Dalam sidang yang digelar di Pengadilan Negeri Teluk Kuantan, Jaksa Penuntut Umum (JPU) menuntut keduanya dengan hukuman 9 bulan penjara dan denda sebesar Rp100 juta. Padahal, bukti-bukti yang terungkap dalam proses persidangan justru menunjukkan bahwa mereka bekerja atas perintah seorang pria bernama Rian Rofizal, yang kini justru berstatus sebagai Daftar Pencarian Orang (DPO).
Dijebak Sistem, Dikorbankan Oleh Dalang yang Menghilang
Rian Rofizal diketahui merupakan pihak yang memperkerjakan kedua terdakwa untuk merawat kebun sawit yang berdiri di atas lahan bermasalah tersebut. Anehnya, setelah penangkapan Faazi dan Faatulo, Rian justru menghilang dan hingga kini belum berhasil ditangkap pihak berwenang. Nama Rian pun akhirnya masuk dalam DPO, namun kejanggalan demi kejanggalan terus bermunculan.

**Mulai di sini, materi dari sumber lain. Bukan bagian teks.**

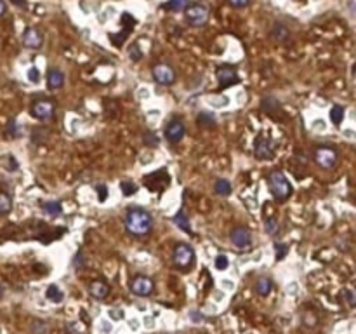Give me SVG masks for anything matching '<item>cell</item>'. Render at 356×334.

Ahmad Fathony, SH, seorang pemerhati kasus hukum dan lingkungan hidup di Kuansing, menduga adanya praktik suap dalam penanganan kasus ini.
“Kami menerima banyak informasi tentang dugaan suap dalam kasus ini. Jika terbukti, kami akan melaporkannya ke Propam Polda Riau,” tegas Fathony.
Lebih lanjut, Fathony mengungkap bahwa indikasi suap ini mengarah pada Rian Rofizal, yang diduga menyetor sejumlah uang kepada oknum tertentu untuk menghindar dari jerat hukum.
“Jumlah uang yang beredar disebut mencapai ratusan juta rupiah, meski ini masih perlu pembuktian lebih lanjut,” jelasnya.
DPO Tapi Masih ‘Trabas’ Bebas
Keanehan semakin mencuat ketika laporan terbaru yang diterima pada Sabtu (12/7/2025) menyebutkan bahwa Rian, yang berstatus buronan, masih bebas berkeliaran dan bahkan ikut serta dalam kegiatan komunitas motor trail alias “trabas”.
“Infonya dia sempat kabur ke Batam, ada keluarganya di sana. Terus ke Singapura, sekarang sudah balik. Bolak-balik ke rumah mamak dan istrinya di Serosa,” ungkap seorang narasumber yang meminta identitasnya dirahasiakan.
Dugaan keberadaan Rian bahkan diperkuat oleh hasil investigasi yang dilakukan oleh pihak keluarga dan rekan-rekan terdakwa. Disebutkan bahwa Rian masih sering terlihat di rumah istrinya pada malam hari.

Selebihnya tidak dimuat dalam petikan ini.